GSMAR: Create object of class 'gsmar' defining a GMAR, StMAR or G-StMAR model

Description

GSMAR creates an S3 object of class 'gsmar' that defines a GMAR, StMAR or G-StMAR model.

Usage

GSMAR(data, p, M, params, model = c("GMAR", "StMAR", "G-StMAR"),
  restricted = FALSE, constraints = NULL, conditional = TRUE,
  parametrization = c("intercept", "mean"), calc_qresiduals,
  calc_std_errors = FALSE)

# S3 method for gsmar logLik(object, ...)

# S3 method for gsmar residuals(object, ...)

# S3 method for gsmar summary(object, ...)

# S3 method for gsmar plot(x, ...)

# S3 method for gsmar print(x, ..., digits = 2, summary_print = FALSE)

Arguments

data

a numeric vector class 'ts' object containing the data. NA values are not supported.

p

a positive integer specifying the order of AR coefficients.

M
For GMAR and StMAR models:

a positive integer specifying the number of mixture components.

For G-StMAR model:

a size (2x1) vector specifying the number of GMAR-type components M1 in the first element and StMAR-type components M2 in the second. The total number of mixture components is M=M1+M2.

params

a real valued parameter vector specifying the model.

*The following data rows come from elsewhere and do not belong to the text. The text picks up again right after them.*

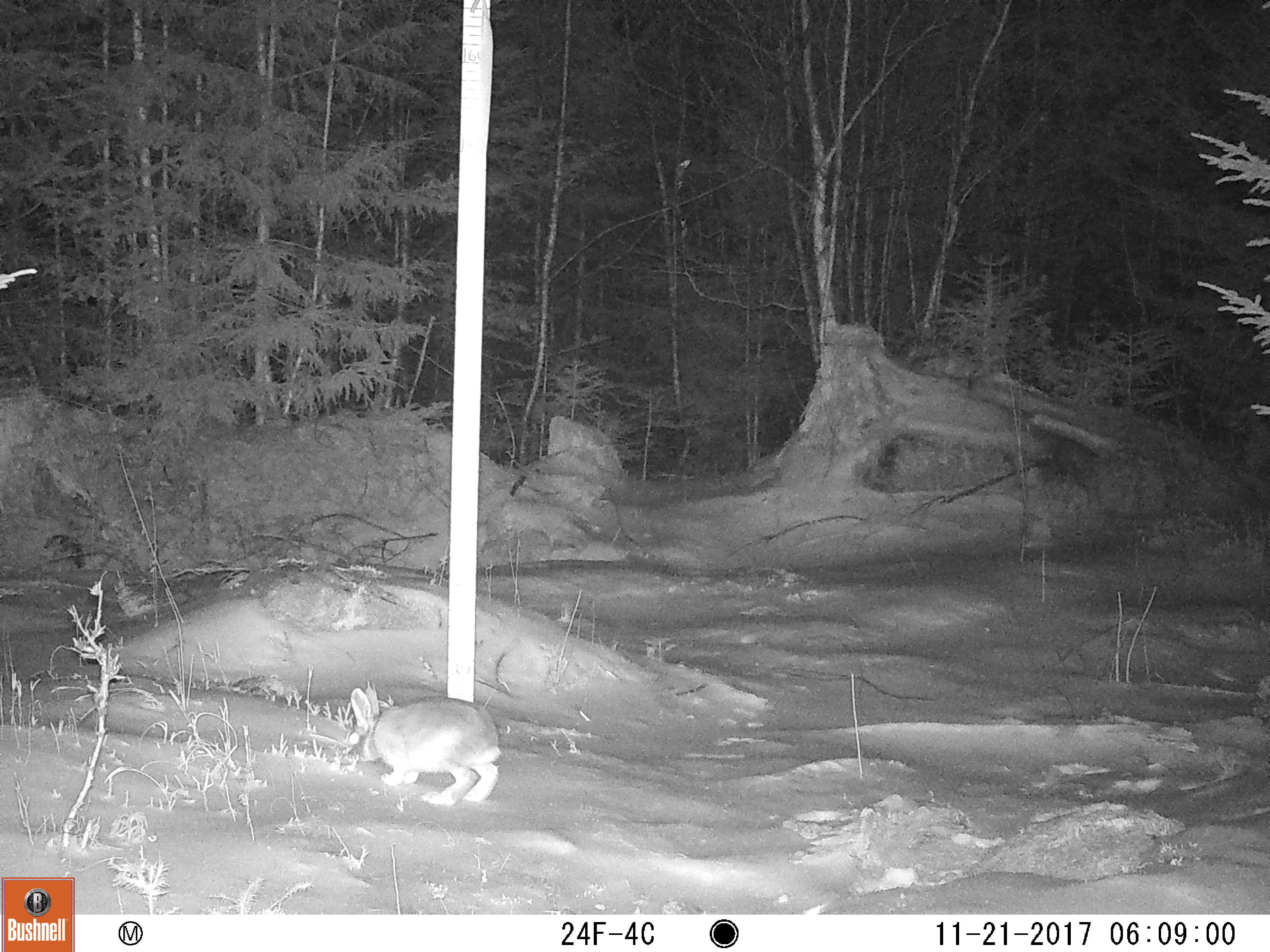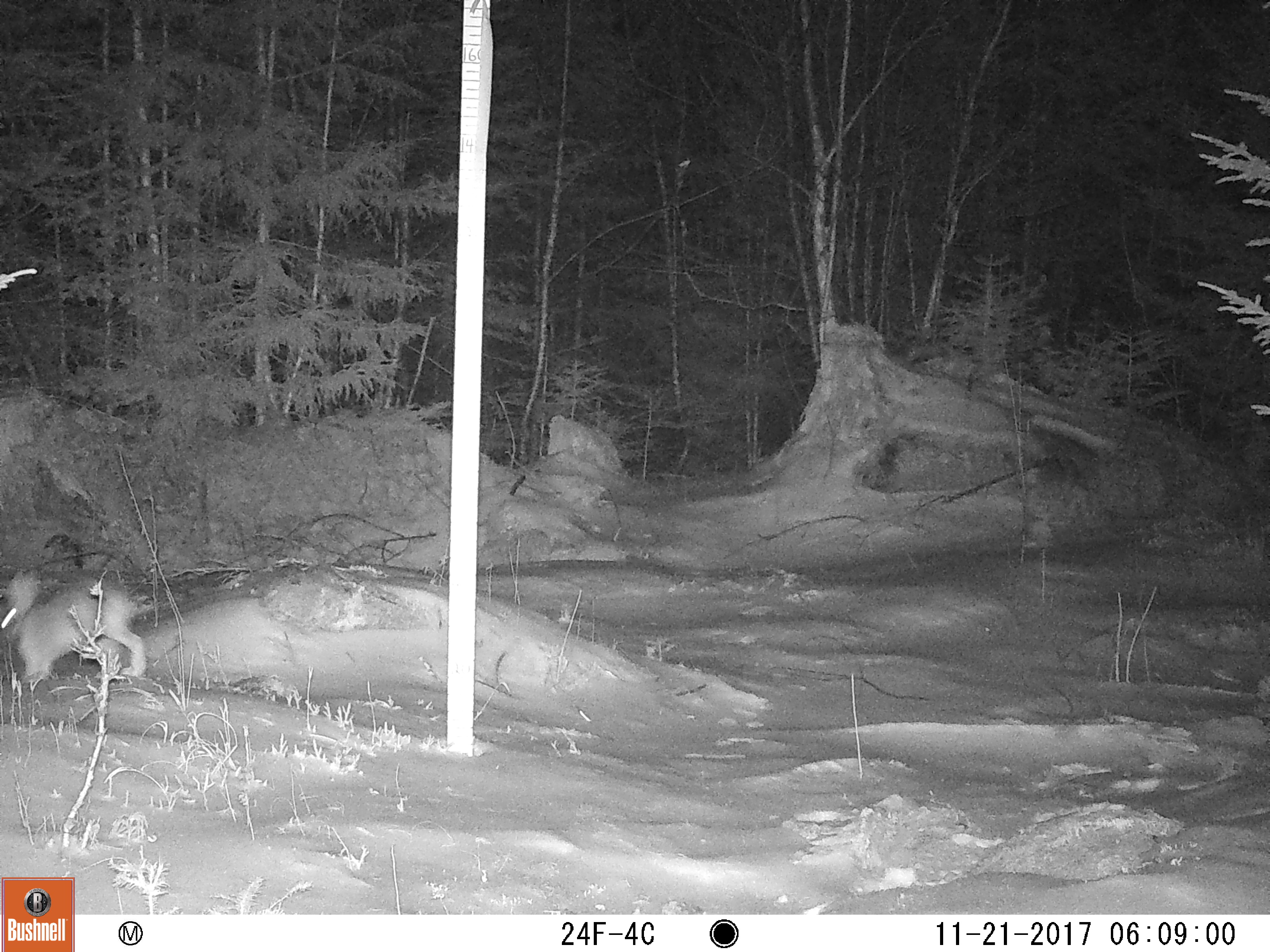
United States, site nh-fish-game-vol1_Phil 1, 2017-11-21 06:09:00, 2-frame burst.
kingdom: Animalia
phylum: Chordata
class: Mammalia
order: Lagomorpha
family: Leporidae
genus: Lepus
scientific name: Lepus americanus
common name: snowshoe hare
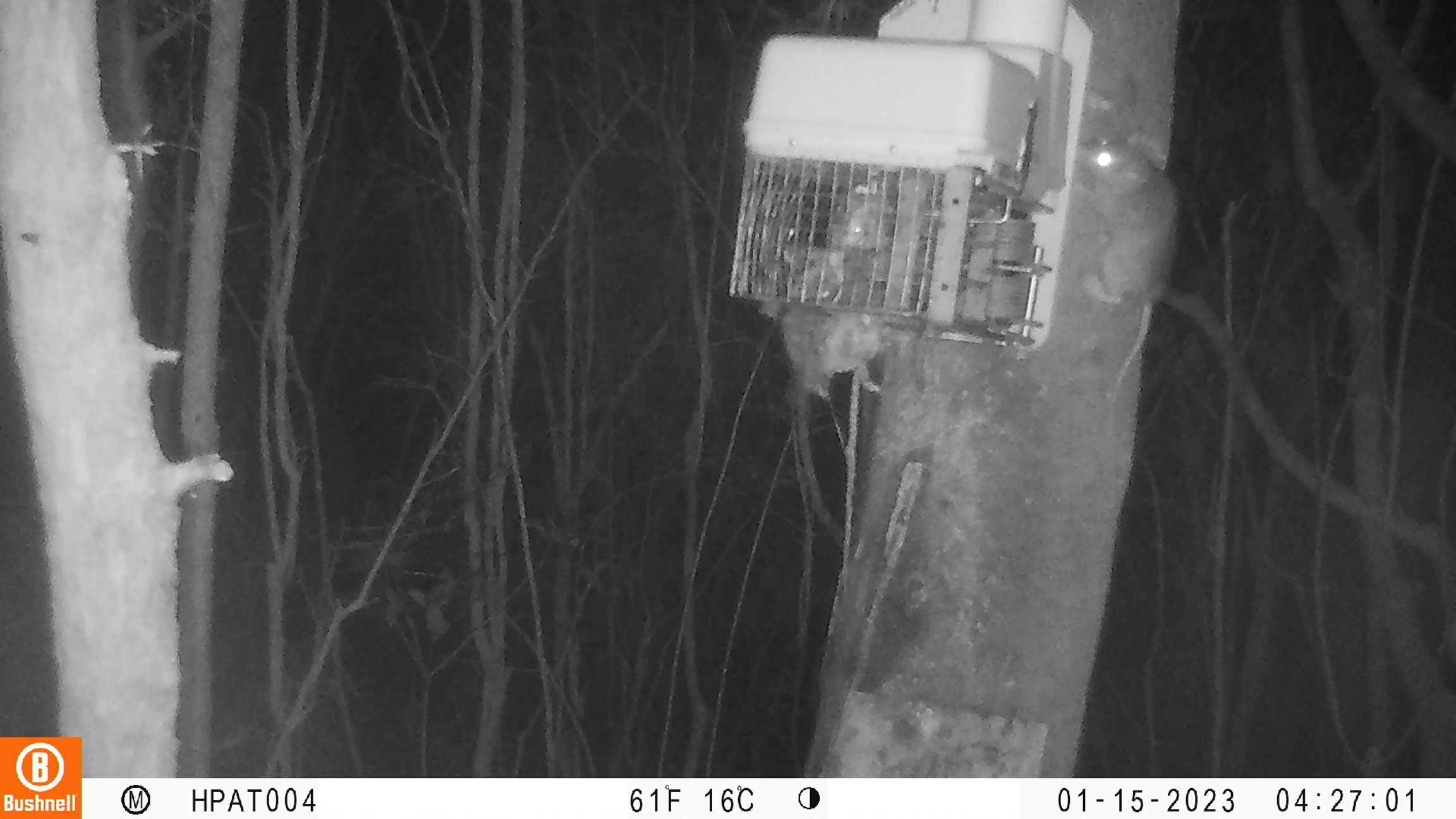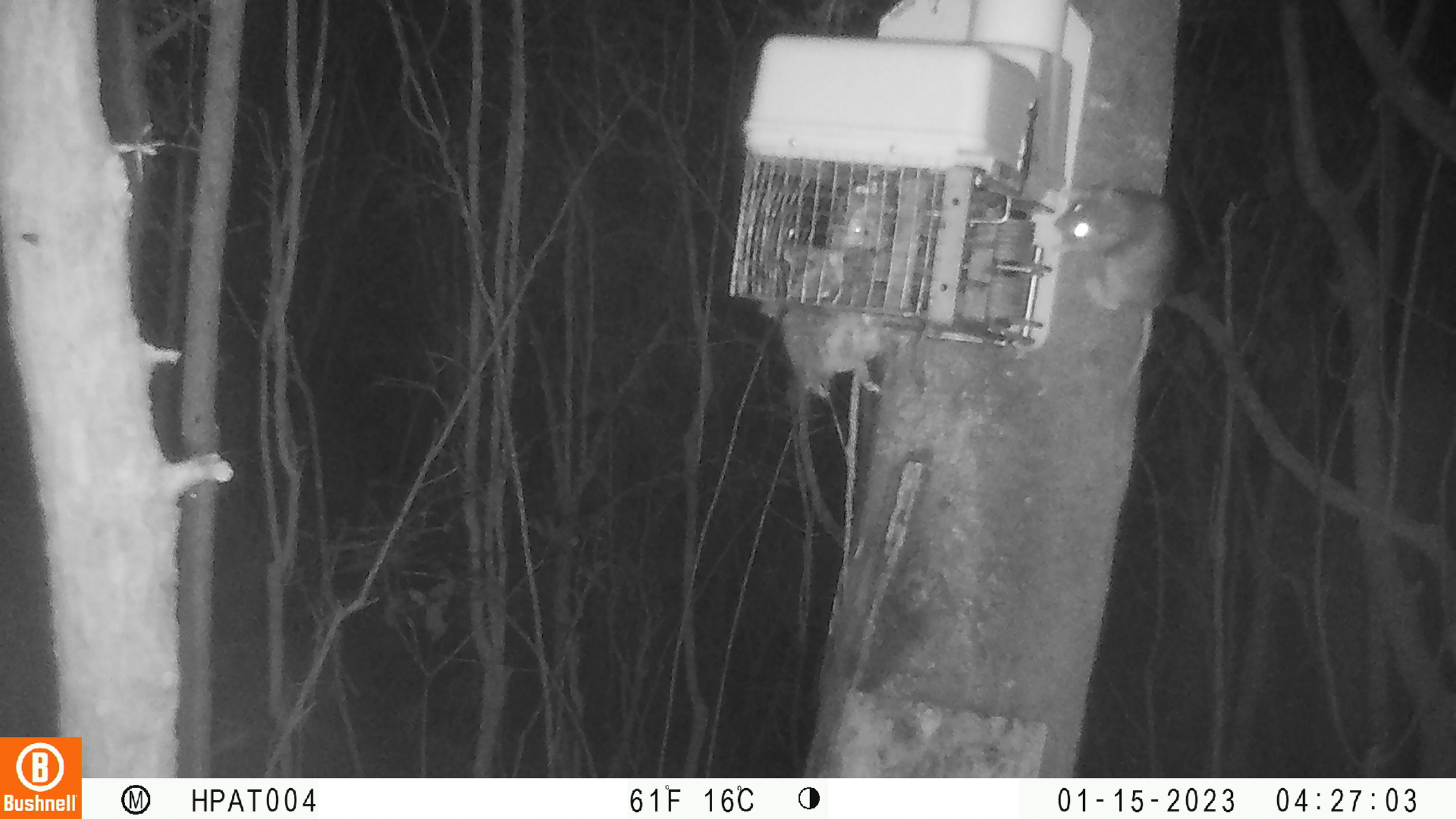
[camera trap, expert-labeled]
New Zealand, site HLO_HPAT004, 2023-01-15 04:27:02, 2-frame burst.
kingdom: Animalia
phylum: Chordata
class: Mammalia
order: Rodentia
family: Muridae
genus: Rattus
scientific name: Rattus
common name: rat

For non-restricted models:

For GMAR model:

Size \((M(p+3)-1x1)\) vector \(\theta\)\(=\)(\(\upsilon_{1}\),...,\(\upsilon_{M}\), \(\alpha_{1},...,\alpha_{M-1}\)), where \(\upsilon_{m}\)\(=(\phi_{m,0},\)\(\phi_{m}\)\(, \sigma_{m}^2)\) and \(\phi_{m}\)=\((\phi_{m,1},...,\phi_{m,p}), m=1,...,M\).

For StMAR model:

Size \((M(p+4)-1x1)\) vector (\(\theta, \nu\))\(=\)(\(\upsilon_{1}\),...,\(\upsilon_{M}\), \(\alpha_{1},...,\alpha_{M-1}, \nu_{1},...,\nu_{M}\)).

For G-StMAR model:

Size \((M(p+3)+M2-1x1)\) vector (\(\theta, \nu\))\(=\)(\(\upsilon_{1}\),...,\(\upsilon_{M}\), \(\alpha_{1},...,\alpha_{M-1}, \nu_{M1+1},...,\nu_{M}\)).

With linear constraints:

Replace the vectors \(\phi_{m}\) with vectors \(\psi_{m}\) and provide a list of constraint matrices C that satisfy \(\phi_{m}\)\(=\)\(R_{m}\psi_{m}\) for all \(m=1,...,M\), where \(\psi_{m}\)\(=(\psi_{m,1},...,\psi_{m,q_{m}})\).

For restricted models:

For GMAR model:

Size \((3M+p-1x1)\) vector \(\theta\)\(=(\phi_{1,0},...,\phi_{M,0},\)\(\phi\)\(, \sigma_{1}^2,...,\sigma_{M}^2,\alpha_{1},...,\alpha_{M-1})\), where \(\phi\)=\((\phi_{1},...,\phi_{M})\).

For StMAR model:

Size \((4M+p-1x1)\) vector (\(\theta, \nu\))\(=(\phi_{1,0},...,\phi_{M,0},\)\(\phi\)\(, \sigma_{1}^2,...,\sigma_{M}^2,\alpha_{1},...,\alpha_{M-1}, \nu_{1},...,\nu_{M})\).

For G-StMAR model:

Size \((3M+M2+p-1x1)\) vector (\(\theta, \nu\))\(=(\phi_{1,0},...,\phi_{M,0},\)\(\phi\)\(, \sigma_{1}^2,...,\sigma_{M}^2,\alpha_{1},...,\alpha_{M-1}, \nu_{M1+1},...,\nu_{M})\).

With linear constraints:

Replace the vector \(\phi\) with vector \(\psi\) and provide a constraint matrix \(C\) that satisfies \(\phi\)\(=\)\(R\psi\), where \(\psi\)\(=(\psi_{1},...,\psi_{q})\).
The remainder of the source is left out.